### Given text

··········

WASHINGTON (WKOW) -- Many people take fish oil on a daily basis for a number of health issues; some because of claims that it can help you live a longer life. However, a new study says the daily supplement may not help you live longer after all.
The study, published in the Journal of the American Medical Association, is the latest piece of research feeding the debate over whether regularly taking omega-3 supplements helps the heart.
A number of clinical trials have found that fish oil seems to lower risk of heart attack, sudden death, and even stroke. However, exactly how this works remains unclear.
In this study, researchers pooled results from 20 studies that included almost 70,000 adult patients. Through rigorous statistical analyses, they said they found no significant risk reduction in those getting increased omega-3 in their diet or through supplements.
Fish oil supplements are among the most popular dietary supplements among Americans. Though it is hard to pin down an exact figure for sales of such products, an article in Forbes magazine noted that, according to the Nutrition Business Journal, over-the-counter fish oil supplements accounted for $739 million in sales in 2009. Meanwhile, in 2010 Americans spent nearly $4 billion on products fortified with extra omega-3s, according to the market research firm Packaged Facts
While the news may be disappointing to many, it's not the first time such findings have been reported. In April, a South Korean study of 20,000 people found a similar lack of heart benefits, while a separate study released in June suggested that brain benefits may also have been oversold.

··········

### Supplied material
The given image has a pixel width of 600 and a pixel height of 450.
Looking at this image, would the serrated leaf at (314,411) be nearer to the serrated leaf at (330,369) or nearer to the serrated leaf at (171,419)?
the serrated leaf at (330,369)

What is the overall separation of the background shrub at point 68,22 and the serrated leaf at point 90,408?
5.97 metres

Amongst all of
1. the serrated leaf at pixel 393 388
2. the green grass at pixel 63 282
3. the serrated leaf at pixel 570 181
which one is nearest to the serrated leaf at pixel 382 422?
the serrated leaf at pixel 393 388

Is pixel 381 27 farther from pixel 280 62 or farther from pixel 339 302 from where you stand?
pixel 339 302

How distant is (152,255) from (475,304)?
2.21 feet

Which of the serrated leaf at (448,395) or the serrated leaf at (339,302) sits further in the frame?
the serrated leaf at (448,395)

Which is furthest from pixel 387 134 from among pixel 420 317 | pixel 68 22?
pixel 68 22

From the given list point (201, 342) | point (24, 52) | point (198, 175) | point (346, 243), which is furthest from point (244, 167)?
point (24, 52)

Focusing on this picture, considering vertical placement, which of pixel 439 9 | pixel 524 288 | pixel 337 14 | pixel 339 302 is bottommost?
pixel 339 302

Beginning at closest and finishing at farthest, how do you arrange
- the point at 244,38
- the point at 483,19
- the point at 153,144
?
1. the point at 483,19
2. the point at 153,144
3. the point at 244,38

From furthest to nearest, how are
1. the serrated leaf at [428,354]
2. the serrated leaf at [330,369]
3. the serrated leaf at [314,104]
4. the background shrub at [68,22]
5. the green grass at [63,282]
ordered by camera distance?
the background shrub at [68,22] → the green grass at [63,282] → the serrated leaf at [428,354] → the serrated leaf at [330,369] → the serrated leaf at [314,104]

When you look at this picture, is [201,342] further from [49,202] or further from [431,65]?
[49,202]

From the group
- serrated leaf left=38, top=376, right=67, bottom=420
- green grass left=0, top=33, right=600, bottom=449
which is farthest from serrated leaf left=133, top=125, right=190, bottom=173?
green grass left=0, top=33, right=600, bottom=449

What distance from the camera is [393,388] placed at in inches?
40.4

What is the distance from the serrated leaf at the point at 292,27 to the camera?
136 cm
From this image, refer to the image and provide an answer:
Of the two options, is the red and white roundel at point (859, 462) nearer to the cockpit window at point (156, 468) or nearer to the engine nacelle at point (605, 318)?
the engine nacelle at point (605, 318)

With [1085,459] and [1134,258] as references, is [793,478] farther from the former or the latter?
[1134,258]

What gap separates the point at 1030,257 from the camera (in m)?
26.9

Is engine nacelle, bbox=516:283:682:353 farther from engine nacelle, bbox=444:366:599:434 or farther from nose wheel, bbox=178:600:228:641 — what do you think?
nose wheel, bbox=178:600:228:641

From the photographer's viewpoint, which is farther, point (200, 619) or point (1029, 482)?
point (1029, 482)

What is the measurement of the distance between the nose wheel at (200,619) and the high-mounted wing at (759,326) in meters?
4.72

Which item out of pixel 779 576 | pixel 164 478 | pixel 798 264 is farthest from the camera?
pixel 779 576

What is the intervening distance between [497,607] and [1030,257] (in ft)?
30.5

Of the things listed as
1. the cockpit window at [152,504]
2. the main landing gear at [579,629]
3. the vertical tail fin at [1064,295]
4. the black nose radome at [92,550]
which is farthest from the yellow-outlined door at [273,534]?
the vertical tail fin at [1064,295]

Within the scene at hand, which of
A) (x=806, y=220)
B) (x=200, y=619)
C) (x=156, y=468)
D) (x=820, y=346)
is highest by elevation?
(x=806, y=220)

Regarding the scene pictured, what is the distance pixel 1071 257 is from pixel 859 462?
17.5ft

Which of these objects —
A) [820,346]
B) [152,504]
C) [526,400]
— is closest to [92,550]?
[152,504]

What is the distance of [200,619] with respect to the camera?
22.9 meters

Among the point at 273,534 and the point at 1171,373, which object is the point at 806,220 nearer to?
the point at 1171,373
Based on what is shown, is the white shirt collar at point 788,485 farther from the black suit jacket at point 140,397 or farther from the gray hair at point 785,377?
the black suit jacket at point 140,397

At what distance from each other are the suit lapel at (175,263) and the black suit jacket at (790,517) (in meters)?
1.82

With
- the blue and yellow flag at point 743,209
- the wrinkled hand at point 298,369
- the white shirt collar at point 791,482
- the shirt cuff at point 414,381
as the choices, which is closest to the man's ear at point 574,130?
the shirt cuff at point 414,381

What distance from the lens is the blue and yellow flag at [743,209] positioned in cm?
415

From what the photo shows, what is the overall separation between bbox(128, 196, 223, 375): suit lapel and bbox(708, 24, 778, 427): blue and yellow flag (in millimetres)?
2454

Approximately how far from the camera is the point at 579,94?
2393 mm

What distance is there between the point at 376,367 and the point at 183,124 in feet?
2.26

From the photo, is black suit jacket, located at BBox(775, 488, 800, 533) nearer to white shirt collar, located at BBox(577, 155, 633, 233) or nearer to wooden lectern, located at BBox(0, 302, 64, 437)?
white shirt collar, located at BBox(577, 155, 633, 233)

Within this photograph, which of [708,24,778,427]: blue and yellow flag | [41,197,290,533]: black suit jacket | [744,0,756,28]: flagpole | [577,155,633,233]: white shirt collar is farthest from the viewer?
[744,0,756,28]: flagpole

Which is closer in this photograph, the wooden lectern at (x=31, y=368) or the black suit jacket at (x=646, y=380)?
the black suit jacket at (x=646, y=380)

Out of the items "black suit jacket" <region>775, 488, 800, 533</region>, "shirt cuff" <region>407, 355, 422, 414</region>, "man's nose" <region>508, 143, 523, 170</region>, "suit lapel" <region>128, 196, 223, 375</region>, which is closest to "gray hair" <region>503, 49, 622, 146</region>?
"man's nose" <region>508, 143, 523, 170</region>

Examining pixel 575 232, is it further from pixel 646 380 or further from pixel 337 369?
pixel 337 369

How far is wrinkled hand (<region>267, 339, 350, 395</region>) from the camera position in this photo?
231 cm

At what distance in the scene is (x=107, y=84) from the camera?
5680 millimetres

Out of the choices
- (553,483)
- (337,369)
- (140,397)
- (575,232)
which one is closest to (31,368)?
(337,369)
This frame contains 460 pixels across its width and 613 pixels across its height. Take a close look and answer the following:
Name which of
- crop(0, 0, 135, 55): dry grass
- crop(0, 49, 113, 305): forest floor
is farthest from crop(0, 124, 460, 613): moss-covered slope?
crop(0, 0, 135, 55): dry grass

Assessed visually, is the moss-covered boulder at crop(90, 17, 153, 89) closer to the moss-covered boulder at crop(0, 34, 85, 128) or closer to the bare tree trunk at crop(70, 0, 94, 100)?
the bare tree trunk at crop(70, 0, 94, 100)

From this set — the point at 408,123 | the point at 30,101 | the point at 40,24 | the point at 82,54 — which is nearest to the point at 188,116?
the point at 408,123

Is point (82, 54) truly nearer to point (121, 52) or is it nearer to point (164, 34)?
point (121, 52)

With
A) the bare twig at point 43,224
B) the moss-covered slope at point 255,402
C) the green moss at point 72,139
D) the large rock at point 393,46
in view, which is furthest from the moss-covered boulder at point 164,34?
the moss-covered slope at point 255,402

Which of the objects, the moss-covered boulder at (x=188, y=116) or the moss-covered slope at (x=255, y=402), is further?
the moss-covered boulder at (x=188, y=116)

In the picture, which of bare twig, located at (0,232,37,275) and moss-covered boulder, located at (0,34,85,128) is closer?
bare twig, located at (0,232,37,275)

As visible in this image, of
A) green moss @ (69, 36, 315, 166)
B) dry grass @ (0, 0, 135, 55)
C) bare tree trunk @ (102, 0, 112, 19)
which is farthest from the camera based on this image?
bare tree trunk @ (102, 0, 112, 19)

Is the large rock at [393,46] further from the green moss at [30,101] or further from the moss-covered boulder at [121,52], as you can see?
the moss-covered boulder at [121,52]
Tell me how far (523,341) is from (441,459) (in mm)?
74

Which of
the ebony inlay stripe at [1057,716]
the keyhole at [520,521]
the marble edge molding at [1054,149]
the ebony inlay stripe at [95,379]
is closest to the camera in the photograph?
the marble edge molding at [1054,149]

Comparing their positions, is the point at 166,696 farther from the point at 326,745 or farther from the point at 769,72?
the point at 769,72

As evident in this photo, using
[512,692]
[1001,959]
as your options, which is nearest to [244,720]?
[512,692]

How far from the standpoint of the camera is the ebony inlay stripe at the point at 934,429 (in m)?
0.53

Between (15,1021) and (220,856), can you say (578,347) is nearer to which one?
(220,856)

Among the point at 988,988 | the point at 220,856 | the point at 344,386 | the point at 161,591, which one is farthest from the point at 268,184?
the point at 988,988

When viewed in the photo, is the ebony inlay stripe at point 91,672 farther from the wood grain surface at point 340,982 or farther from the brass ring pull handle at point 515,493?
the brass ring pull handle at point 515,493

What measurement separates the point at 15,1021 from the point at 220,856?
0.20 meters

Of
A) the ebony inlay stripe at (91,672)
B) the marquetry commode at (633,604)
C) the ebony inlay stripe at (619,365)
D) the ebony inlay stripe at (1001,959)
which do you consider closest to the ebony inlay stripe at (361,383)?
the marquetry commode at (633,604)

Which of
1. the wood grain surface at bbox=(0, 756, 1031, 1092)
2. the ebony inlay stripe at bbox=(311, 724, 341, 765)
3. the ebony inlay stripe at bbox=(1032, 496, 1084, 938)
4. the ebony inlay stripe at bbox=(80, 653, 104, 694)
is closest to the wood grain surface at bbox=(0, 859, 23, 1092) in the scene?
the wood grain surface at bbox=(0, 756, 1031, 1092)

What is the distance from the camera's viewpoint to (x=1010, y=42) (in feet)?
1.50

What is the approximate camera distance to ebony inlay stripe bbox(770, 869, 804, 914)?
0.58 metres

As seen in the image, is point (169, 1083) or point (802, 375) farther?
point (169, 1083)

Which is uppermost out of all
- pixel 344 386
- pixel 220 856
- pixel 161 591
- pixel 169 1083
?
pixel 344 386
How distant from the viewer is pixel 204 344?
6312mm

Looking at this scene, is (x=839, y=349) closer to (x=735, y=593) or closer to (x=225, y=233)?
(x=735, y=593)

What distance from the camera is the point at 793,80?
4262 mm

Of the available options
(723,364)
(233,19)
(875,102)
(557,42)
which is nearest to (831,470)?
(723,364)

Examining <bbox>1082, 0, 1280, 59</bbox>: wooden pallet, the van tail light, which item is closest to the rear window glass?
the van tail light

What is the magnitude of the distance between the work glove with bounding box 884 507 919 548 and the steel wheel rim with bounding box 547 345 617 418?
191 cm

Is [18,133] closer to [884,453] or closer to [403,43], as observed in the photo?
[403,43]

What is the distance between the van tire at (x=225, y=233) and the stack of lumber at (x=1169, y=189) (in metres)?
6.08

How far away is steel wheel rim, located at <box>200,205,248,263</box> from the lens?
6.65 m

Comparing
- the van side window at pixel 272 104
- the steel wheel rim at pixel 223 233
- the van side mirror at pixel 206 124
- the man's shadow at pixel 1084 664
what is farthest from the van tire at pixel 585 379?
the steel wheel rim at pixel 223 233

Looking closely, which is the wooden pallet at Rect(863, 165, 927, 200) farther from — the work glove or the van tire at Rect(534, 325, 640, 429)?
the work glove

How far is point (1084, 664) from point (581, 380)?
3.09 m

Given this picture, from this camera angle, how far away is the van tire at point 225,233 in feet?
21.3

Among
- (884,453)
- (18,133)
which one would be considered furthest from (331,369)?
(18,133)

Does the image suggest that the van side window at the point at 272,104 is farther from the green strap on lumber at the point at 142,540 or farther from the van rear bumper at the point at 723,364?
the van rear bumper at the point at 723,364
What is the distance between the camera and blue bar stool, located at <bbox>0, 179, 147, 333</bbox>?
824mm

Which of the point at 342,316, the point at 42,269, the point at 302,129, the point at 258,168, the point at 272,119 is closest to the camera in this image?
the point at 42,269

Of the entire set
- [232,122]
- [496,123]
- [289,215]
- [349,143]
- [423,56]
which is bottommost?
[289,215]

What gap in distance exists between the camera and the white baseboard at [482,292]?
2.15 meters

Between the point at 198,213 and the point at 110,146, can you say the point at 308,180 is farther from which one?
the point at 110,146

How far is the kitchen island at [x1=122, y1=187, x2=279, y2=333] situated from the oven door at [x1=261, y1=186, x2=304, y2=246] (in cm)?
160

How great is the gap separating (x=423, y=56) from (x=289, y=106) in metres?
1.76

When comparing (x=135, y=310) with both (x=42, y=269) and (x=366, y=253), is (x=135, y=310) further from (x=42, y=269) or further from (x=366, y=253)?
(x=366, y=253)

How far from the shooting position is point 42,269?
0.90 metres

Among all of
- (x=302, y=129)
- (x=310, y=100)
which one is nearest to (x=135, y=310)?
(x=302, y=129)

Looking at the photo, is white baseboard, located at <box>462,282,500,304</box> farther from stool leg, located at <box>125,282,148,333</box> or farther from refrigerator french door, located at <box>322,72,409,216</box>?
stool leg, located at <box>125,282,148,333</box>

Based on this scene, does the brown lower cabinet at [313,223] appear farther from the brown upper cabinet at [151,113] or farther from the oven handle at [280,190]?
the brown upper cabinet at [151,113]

··········

Update the part of the fish oil text starting at "The study, published" and ending at "helps the heart." by changing "debate" to "discussion", and write out that part in full. The items are separate material from the fish oil text.

### Result below
The study, published in the Journal of the American Medical Association, is the latest piece of research feeding the discussion over whether regularly taking omega-3 supplements helps the heart.